_What needs to be done:_ In the passage on Bazarov and his father below, copy the portion between "Bazarov’s father has" and "value, or evolution.", inclusive, swapping "society" for "community".

Bazarov’s father has had an influence on his son only by way of general example. He is not Bazarov’s father but all fathers intent and insistent upon on conforming their sons to an outdated, retrograde sensibility; and by extension a society which collectively has no interest in progress, value, or evolution.
"He has abandoned us, cast us off!" his father muttered. "Abandoned us, he only feels bored with us now. Alone, all alone, like a solitary finger," he repeated several times, stretching out his hand with the forefinger standing out from the others.
Then Arina Vlasyevna came up to him and leaning her grey head against his grey head, she said: "What can we do, Vasya? A son is a piece broken off. He's like a falcon that flies home and flies away again when it wants; but you and I are like mushrooms growing in the hollow of a tree, we sit side by side without moving from the same place. Only I will never change for you, and you will always be the same for me."
Vassily Ivanovich took his hands from his face and embraced his wife, his friend, more warmly than he had ever embraced her in his youth; she comforted him in his sorrow.Vassily Ivanovich has been a complaisant father, accepting that sons will always leave and abandon yet uncertain about their unguided future. It is one thing to accept the independence of sons, but another to accept its consequences and, by extension, the responsibility of their fathers.

_Supplied records:_
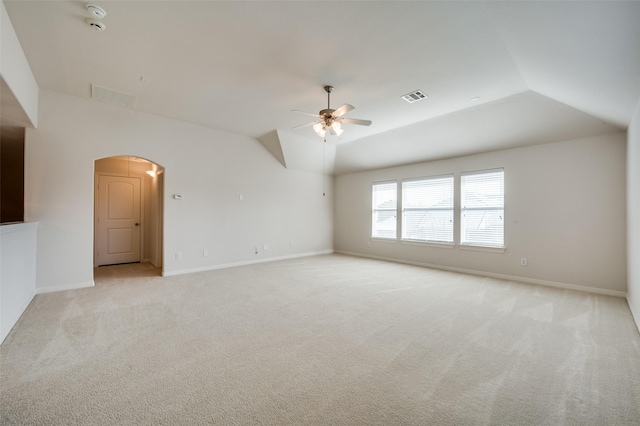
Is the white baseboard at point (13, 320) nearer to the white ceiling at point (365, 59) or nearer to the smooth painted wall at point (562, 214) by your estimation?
the white ceiling at point (365, 59)

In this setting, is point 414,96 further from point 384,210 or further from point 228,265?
point 228,265

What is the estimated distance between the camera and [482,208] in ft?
18.2

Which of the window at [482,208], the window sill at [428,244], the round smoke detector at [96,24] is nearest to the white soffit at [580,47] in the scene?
the window at [482,208]

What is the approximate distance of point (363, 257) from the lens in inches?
300

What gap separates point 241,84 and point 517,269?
18.9ft

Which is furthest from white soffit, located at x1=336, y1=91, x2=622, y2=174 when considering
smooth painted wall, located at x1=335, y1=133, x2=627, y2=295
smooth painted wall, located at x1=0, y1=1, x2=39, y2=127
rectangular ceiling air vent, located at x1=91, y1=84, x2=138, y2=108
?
smooth painted wall, located at x1=0, y1=1, x2=39, y2=127

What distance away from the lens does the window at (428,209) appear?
6086mm

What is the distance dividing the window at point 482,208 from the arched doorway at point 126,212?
6724 mm

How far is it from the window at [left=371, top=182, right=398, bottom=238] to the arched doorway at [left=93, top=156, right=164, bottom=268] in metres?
5.41

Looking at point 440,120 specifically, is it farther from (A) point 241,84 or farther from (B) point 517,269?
(A) point 241,84

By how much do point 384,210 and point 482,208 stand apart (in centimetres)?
242

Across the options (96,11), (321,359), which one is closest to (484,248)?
(321,359)

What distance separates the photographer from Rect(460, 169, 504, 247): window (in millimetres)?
5324

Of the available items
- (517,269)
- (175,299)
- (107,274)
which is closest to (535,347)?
(517,269)
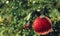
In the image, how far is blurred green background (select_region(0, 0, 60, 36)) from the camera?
267 centimetres

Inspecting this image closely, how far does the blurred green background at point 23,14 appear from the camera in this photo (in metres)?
2.67

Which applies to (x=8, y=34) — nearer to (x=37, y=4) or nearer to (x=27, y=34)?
(x=27, y=34)

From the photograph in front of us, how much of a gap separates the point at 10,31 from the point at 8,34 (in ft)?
0.17

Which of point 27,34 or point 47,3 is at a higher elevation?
point 47,3

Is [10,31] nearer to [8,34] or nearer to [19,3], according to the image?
[8,34]

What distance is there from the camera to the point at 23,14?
2.79 metres

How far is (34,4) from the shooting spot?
272cm

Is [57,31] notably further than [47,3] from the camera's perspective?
Yes

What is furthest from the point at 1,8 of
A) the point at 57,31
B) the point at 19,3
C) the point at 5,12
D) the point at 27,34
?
the point at 57,31

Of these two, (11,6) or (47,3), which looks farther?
(11,6)

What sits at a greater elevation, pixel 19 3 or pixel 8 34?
pixel 19 3

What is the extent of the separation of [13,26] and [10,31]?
69mm

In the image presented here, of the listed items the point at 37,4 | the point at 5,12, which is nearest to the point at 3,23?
the point at 5,12

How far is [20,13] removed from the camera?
2836 millimetres
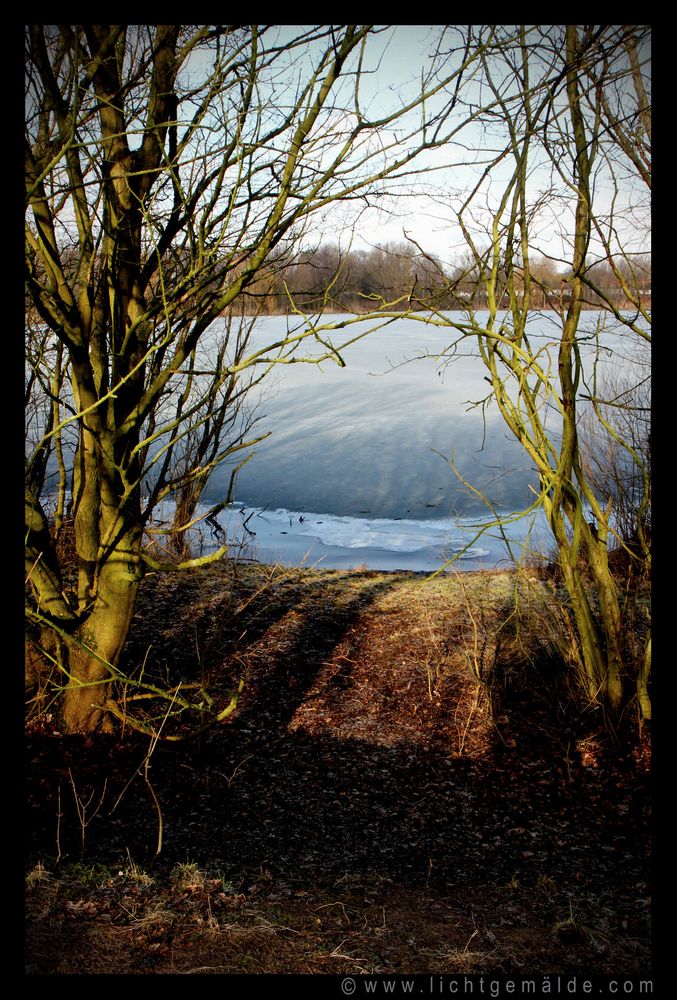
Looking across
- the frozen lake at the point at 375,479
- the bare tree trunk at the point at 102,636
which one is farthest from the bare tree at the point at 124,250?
the frozen lake at the point at 375,479

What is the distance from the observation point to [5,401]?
1.76m

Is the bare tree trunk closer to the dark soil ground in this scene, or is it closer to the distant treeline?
the dark soil ground

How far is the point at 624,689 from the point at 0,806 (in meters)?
4.26

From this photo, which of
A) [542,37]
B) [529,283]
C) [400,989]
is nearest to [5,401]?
[400,989]

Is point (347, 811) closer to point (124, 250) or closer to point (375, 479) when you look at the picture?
point (124, 250)

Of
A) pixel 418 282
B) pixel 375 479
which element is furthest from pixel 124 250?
pixel 375 479

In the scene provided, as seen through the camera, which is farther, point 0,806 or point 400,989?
point 400,989

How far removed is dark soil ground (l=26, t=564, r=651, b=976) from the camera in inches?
111

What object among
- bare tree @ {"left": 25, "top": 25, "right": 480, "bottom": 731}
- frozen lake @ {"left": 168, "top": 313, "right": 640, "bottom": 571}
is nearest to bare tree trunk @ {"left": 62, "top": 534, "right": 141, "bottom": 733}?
bare tree @ {"left": 25, "top": 25, "right": 480, "bottom": 731}

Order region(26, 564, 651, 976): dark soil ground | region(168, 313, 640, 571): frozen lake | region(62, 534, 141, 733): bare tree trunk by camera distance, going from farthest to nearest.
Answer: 1. region(168, 313, 640, 571): frozen lake
2. region(62, 534, 141, 733): bare tree trunk
3. region(26, 564, 651, 976): dark soil ground

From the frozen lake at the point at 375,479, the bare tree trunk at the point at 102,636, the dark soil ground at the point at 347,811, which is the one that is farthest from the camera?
the frozen lake at the point at 375,479

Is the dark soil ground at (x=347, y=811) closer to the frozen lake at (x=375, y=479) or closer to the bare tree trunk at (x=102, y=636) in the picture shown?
the bare tree trunk at (x=102, y=636)

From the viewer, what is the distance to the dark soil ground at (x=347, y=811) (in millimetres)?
2816
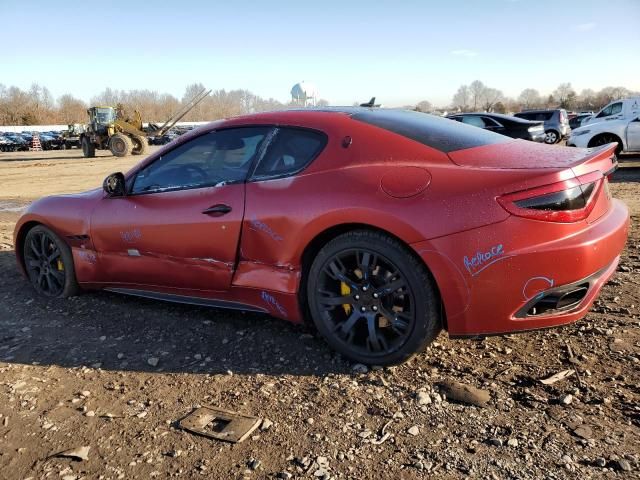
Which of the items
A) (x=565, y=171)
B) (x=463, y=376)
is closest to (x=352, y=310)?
(x=463, y=376)

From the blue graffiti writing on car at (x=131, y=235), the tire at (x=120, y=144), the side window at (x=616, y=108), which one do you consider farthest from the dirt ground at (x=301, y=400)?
the tire at (x=120, y=144)

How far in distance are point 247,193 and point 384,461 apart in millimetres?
1761

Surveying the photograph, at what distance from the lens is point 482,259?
2.60 meters

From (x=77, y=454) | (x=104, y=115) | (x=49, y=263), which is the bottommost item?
(x=77, y=454)

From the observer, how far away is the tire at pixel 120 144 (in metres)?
27.3

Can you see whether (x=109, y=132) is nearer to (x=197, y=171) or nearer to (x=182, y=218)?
(x=197, y=171)

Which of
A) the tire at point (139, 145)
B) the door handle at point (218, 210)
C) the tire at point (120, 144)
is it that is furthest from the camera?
the tire at point (139, 145)

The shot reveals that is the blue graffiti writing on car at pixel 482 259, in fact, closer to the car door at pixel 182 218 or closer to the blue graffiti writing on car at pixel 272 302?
the blue graffiti writing on car at pixel 272 302

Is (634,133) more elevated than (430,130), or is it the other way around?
(430,130)

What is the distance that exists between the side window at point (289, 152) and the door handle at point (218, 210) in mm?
255

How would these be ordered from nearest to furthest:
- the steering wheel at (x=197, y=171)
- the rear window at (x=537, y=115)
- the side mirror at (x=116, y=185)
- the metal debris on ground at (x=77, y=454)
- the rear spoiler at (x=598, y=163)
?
the metal debris on ground at (x=77, y=454) → the rear spoiler at (x=598, y=163) → the steering wheel at (x=197, y=171) → the side mirror at (x=116, y=185) → the rear window at (x=537, y=115)

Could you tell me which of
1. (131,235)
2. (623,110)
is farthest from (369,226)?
(623,110)

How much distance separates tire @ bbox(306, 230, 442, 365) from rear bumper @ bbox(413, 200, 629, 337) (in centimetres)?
12

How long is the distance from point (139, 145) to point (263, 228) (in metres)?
28.3
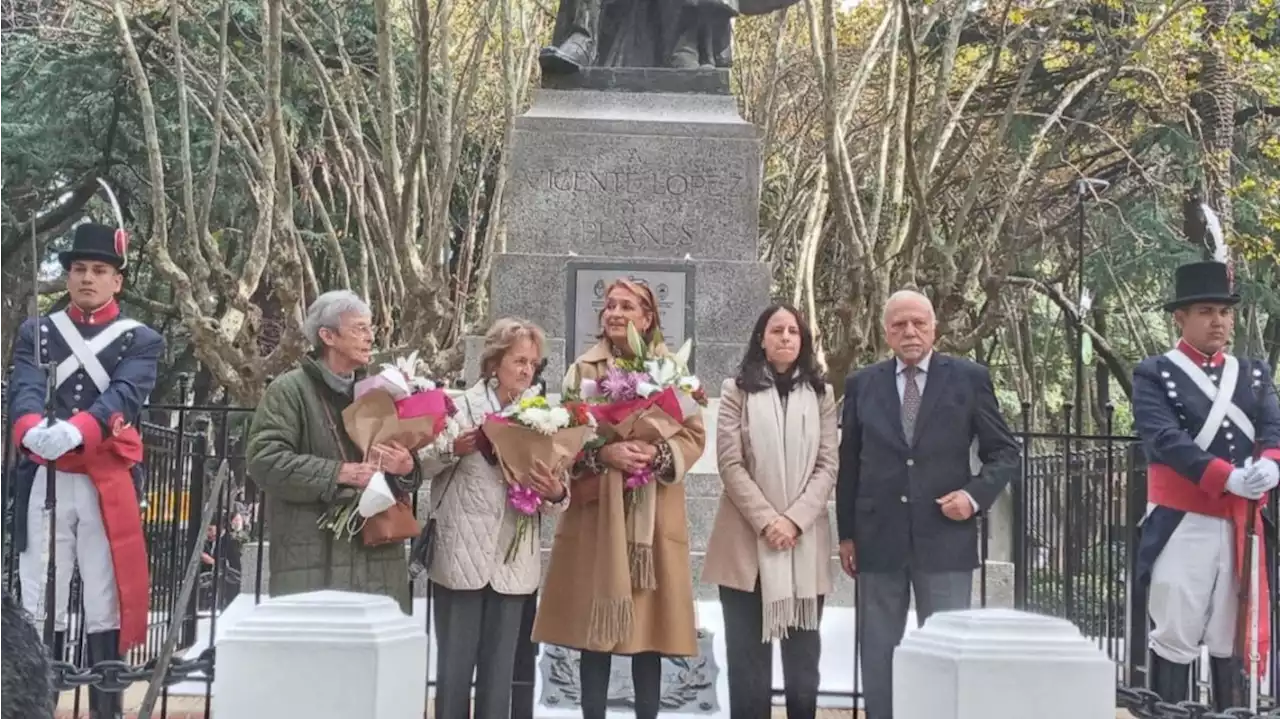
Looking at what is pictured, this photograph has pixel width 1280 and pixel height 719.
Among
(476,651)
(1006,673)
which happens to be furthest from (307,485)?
(1006,673)

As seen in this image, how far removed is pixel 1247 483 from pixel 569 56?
533 centimetres

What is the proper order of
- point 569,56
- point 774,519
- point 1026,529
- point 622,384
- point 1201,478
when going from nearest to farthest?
point 622,384, point 774,519, point 1201,478, point 1026,529, point 569,56

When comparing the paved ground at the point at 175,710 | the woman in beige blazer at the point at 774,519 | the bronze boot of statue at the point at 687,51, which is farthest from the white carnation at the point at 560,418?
the bronze boot of statue at the point at 687,51

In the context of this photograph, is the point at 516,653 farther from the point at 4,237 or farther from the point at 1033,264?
the point at 1033,264

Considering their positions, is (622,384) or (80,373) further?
(80,373)

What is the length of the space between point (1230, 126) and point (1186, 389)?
11.4 meters

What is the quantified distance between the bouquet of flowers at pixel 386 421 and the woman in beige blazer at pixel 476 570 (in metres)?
0.20

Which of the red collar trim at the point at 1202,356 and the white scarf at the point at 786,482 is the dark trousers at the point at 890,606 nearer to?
the white scarf at the point at 786,482

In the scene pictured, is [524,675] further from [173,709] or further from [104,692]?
[173,709]

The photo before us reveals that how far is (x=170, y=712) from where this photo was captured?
23.4ft

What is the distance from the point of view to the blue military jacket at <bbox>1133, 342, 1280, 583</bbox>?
6.61 meters

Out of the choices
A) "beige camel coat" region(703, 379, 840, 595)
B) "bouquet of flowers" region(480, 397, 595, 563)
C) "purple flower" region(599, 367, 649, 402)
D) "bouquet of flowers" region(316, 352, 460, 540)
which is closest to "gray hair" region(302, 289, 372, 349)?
"bouquet of flowers" region(316, 352, 460, 540)

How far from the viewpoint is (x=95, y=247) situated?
668 cm

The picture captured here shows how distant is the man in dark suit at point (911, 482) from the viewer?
5.92 meters
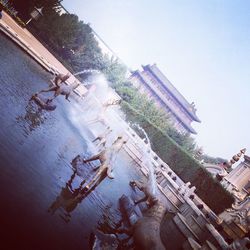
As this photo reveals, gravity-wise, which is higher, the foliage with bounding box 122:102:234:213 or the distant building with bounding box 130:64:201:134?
the distant building with bounding box 130:64:201:134

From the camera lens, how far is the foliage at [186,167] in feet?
78.2

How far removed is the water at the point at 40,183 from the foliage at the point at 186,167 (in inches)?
521

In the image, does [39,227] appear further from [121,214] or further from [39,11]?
[39,11]

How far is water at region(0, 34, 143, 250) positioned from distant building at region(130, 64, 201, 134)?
4754 centimetres

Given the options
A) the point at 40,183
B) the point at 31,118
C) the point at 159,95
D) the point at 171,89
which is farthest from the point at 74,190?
the point at 171,89

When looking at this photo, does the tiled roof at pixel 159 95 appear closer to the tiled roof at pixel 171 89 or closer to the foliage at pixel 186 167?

_Your solution:_
Bazarov’s father has had an influence on his son only by way of general example. He is not Bazarov’s father but all fathers intent and insistent upon on conforming their sons to an outdated, retrograde sensibility; and by extension a community which collectively has no interest in progress, value, or evolution.